Researchers at Yale uncovered a way that high-salt diets may trigger inflammation and possibly contribute to the development of autoimmune diseases such as multiple sclerosis (MS).
Their study, “Activated β-catenin in Foxp3+ regulatory T cells links inflammatory environments to autoimmunity,” was recently published in the journal Nature Immunology.

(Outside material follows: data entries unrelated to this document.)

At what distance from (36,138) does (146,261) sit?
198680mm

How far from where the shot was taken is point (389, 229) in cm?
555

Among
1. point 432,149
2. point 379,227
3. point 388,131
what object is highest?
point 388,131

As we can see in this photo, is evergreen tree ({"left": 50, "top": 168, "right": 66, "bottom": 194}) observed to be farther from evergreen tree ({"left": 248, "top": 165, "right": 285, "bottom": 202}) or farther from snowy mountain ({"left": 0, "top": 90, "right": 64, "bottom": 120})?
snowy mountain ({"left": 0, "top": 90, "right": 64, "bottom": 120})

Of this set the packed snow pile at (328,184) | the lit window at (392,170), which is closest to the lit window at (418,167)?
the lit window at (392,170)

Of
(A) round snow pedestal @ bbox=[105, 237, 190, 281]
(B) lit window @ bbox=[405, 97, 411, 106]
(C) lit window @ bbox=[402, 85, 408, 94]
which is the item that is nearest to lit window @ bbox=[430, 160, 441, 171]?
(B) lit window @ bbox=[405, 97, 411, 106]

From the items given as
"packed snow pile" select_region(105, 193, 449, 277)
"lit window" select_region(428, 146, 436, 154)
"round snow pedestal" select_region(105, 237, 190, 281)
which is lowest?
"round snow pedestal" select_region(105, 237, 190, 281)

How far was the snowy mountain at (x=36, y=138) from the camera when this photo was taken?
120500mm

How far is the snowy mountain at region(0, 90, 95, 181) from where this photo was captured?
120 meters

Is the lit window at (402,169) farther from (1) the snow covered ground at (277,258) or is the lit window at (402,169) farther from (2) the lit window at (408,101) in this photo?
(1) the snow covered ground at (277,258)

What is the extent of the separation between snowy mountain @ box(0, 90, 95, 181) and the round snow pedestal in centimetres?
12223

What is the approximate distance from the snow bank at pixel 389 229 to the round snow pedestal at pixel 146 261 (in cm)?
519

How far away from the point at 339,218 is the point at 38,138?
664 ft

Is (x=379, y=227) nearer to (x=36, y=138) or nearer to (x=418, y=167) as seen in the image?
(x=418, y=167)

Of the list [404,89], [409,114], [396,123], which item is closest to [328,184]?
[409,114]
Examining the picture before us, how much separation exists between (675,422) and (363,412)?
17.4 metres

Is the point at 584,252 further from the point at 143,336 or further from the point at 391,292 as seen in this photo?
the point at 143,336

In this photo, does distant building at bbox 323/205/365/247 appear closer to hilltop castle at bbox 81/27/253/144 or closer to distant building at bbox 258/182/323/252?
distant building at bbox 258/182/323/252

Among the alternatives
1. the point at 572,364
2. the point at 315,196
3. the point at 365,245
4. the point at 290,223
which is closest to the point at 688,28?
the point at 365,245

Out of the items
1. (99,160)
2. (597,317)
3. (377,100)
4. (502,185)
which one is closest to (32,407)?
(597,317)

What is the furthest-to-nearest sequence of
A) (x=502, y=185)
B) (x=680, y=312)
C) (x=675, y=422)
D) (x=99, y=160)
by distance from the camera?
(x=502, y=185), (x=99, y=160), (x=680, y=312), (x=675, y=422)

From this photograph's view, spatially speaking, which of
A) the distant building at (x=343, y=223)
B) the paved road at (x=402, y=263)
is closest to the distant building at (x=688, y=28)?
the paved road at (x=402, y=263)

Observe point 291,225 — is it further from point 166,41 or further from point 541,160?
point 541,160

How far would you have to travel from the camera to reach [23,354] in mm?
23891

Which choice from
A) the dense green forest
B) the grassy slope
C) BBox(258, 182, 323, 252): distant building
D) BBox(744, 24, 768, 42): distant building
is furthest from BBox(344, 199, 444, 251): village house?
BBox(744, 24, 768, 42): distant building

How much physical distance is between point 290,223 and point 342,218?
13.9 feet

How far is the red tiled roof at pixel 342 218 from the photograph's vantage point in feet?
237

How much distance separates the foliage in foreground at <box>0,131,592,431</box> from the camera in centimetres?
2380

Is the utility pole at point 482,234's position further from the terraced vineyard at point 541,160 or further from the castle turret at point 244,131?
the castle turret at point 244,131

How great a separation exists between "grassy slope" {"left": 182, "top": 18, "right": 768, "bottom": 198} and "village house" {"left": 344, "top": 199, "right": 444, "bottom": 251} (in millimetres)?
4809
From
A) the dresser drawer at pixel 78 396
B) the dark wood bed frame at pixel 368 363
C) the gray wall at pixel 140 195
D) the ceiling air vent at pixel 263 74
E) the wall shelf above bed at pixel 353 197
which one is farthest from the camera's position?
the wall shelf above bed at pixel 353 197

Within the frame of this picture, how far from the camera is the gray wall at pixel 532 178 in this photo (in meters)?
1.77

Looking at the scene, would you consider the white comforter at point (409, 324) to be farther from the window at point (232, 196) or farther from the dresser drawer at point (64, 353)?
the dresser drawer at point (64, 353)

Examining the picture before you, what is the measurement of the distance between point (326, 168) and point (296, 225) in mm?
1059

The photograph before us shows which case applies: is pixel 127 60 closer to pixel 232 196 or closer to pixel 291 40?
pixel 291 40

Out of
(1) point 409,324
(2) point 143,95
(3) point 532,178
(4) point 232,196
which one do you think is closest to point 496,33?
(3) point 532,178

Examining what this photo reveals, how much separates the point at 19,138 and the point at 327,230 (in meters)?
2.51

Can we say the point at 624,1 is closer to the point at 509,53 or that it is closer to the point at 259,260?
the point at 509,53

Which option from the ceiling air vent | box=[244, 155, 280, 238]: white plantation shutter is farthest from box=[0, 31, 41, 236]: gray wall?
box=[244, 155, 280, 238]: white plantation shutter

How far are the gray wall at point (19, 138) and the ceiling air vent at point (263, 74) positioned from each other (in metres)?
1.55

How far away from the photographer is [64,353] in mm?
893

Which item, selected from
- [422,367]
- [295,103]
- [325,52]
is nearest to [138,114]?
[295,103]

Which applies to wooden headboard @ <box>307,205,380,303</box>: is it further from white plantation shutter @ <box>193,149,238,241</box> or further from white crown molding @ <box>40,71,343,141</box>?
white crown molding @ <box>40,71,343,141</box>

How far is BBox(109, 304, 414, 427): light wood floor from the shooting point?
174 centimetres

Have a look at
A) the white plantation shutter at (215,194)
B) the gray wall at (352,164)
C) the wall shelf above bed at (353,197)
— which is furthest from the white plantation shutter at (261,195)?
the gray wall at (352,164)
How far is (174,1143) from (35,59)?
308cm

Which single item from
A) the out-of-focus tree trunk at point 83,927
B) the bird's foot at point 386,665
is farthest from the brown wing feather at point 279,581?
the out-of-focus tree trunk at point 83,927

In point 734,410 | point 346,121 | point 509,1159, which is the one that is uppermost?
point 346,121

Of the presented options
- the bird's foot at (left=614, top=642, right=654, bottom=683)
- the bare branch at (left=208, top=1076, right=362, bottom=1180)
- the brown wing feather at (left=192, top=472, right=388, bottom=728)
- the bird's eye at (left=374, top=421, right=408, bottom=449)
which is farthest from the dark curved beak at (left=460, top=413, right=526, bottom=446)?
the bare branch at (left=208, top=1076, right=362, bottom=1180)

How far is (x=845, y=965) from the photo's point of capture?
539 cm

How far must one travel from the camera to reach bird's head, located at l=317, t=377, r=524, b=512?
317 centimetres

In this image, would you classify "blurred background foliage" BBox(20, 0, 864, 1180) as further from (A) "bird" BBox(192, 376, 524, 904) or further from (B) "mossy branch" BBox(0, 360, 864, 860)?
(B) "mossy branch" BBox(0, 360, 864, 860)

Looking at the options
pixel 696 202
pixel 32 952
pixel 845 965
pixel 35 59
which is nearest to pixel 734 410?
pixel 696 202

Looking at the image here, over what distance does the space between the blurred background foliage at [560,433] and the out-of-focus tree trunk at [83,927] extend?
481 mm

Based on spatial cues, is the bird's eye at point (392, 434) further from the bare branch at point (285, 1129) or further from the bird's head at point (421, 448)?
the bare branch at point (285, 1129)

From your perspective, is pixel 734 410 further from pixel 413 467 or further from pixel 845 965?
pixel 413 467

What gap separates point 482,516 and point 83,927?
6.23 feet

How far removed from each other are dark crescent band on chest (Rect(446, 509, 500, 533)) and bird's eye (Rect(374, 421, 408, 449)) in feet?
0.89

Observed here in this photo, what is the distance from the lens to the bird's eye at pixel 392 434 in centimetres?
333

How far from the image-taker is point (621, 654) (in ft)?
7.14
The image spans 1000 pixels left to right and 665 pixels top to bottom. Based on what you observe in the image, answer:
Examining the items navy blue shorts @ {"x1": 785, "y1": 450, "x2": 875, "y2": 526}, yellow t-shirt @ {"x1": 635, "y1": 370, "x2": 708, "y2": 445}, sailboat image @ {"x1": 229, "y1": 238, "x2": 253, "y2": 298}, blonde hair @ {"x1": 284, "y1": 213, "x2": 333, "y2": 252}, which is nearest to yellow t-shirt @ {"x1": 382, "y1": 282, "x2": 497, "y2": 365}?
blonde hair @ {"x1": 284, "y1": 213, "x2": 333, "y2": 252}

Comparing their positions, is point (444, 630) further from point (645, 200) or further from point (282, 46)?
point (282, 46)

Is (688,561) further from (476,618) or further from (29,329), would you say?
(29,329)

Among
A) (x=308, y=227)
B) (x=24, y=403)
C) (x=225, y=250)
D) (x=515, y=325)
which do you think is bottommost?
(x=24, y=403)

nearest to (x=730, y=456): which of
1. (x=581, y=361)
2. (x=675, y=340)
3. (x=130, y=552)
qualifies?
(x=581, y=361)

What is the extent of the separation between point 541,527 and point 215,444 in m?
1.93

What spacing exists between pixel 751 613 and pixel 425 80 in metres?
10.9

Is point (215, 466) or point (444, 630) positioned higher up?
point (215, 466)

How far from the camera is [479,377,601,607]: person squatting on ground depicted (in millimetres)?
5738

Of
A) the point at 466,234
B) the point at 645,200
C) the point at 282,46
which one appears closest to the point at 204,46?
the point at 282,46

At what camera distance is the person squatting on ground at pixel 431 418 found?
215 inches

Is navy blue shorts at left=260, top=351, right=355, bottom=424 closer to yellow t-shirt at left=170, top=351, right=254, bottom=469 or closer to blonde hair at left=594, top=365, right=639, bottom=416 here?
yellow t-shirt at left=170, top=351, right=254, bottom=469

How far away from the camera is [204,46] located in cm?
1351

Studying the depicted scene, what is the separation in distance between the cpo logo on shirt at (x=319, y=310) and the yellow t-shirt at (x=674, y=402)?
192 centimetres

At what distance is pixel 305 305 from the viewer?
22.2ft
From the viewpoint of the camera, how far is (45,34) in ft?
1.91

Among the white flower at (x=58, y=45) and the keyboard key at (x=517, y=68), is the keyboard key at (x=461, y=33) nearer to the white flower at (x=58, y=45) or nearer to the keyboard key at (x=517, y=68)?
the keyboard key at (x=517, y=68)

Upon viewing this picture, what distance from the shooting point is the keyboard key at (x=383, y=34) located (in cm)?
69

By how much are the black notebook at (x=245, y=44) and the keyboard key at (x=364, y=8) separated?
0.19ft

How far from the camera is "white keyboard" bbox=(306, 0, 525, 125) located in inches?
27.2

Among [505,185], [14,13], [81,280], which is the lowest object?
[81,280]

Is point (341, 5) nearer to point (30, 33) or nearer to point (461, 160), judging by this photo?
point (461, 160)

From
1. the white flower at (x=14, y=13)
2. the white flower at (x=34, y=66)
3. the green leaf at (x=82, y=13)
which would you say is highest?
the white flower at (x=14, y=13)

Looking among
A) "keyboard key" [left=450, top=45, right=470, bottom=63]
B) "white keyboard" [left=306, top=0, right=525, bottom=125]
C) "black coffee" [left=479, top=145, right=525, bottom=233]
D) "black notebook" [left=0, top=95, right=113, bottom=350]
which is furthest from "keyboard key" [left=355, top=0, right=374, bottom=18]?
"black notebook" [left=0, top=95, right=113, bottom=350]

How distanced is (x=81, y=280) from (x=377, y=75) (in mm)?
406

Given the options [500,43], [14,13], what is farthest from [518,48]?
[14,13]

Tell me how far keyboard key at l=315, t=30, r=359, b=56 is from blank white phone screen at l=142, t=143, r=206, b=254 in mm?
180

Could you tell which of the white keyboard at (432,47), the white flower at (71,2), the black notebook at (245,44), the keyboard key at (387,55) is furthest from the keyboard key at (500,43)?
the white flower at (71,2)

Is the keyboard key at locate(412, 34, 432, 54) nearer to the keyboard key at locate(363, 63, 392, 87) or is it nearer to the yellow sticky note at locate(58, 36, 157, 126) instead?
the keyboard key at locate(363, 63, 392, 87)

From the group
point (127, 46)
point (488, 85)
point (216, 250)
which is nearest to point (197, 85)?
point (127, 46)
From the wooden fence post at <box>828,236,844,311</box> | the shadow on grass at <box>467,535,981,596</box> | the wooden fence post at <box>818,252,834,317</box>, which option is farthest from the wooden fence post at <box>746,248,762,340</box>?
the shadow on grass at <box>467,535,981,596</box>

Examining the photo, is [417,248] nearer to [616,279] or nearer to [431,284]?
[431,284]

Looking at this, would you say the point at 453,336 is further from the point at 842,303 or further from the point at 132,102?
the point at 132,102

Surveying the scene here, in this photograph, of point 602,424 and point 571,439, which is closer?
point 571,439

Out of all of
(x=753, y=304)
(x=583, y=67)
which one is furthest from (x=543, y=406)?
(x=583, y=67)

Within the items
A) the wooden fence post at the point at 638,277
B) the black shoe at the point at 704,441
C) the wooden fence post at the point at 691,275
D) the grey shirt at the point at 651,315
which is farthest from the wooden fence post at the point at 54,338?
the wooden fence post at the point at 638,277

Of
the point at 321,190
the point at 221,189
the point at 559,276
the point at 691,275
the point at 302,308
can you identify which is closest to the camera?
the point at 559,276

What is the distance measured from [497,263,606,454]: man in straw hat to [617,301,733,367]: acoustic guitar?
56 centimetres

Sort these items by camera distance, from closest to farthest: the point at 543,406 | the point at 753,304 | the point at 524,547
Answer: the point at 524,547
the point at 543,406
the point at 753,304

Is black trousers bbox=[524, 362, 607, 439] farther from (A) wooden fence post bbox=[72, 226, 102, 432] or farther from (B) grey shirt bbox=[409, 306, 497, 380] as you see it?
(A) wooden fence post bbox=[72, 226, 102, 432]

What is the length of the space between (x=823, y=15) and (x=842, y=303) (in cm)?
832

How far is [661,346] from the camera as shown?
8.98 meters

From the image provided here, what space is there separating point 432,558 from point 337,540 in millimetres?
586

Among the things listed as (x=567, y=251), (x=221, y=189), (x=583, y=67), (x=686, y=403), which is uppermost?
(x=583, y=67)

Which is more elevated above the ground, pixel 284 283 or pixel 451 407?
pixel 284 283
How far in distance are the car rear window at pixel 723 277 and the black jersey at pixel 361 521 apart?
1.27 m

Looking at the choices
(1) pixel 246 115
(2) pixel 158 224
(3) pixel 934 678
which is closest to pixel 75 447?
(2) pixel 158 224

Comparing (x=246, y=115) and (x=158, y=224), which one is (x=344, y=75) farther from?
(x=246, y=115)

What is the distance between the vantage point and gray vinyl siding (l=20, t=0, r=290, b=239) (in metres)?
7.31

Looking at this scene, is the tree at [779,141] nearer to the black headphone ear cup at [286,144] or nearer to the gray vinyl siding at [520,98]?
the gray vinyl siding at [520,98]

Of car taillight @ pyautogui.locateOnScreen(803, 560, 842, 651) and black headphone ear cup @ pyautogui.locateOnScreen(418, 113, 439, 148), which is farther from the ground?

This link involves a specific type of immune cell called Tregs, or regulatory T-cells. There are several different types of T-cells that work together to maintain a functioning, but not hyperactive, immune system. Treg cells, as their name implies, regulate other T-cells, and suppress the immune response. In this way, Treg cells prevent aberrant autoimmunity.
In patients with MS or other autoimmune disorders, the number of Treg cells is often normal, suggesting that it is the activity of these cells that is altered in disease.
Treg activity can be measured by the production of specific circulating signaling molecules or cytokines. For instance, production of IFN-γ indicates dysfunctional Tregs, and it is seen in patients with autoimmunity disorders and in cancer. Tregs that produce the IL-10 cytokine are active and suppress the immune response. Therefore, the balance between IFN-γ and IL-10 production in Treg cells is central in maintaining a healthy immune system.
Autoimmune disorders such as MS result from a combination of genetic and environmental factors. Several environmental factors reported to be associated with an increased MS risk include vitamin D insufficiency, smoking, obesity, and a high-salt diet.
Mouse studies have shown that high-salt diets disrupt the workings (function) of Tregs by increasing IFN-γ expression.
In the current study, the link between a high-salt diet and autoimmunity is further explored, and a precise mechanism is defined. Researchers show that the balance between IFN-γ and IL-10 is skewed toward non-functioning Tregs and IFN-γ production in both samples from MS patients and mouse models on a high-salt diet.
To better understand why this balance is skewed, researchers screened a large number of genes and identified one protein, β-catenin, as a central player in regulating Treg function. β-catenin is part of a signaling pathway known to contribute to inflammation and cancer progression.
More in-depth analysis revealed that β-catenin works with another molecule called PTGER2 (prostaglandin E receptor 2), which is uniquely upregulated in response to high-salt conditions. These two molecules activate each other to maintain a pro-inflammatory environment by modulating Treg function.
“Our findings reveal a novel PTGER2–β-catenin loop in Treg cells linking environmental high-salt conditions to autoimmunity” including MS, the researchers concluded.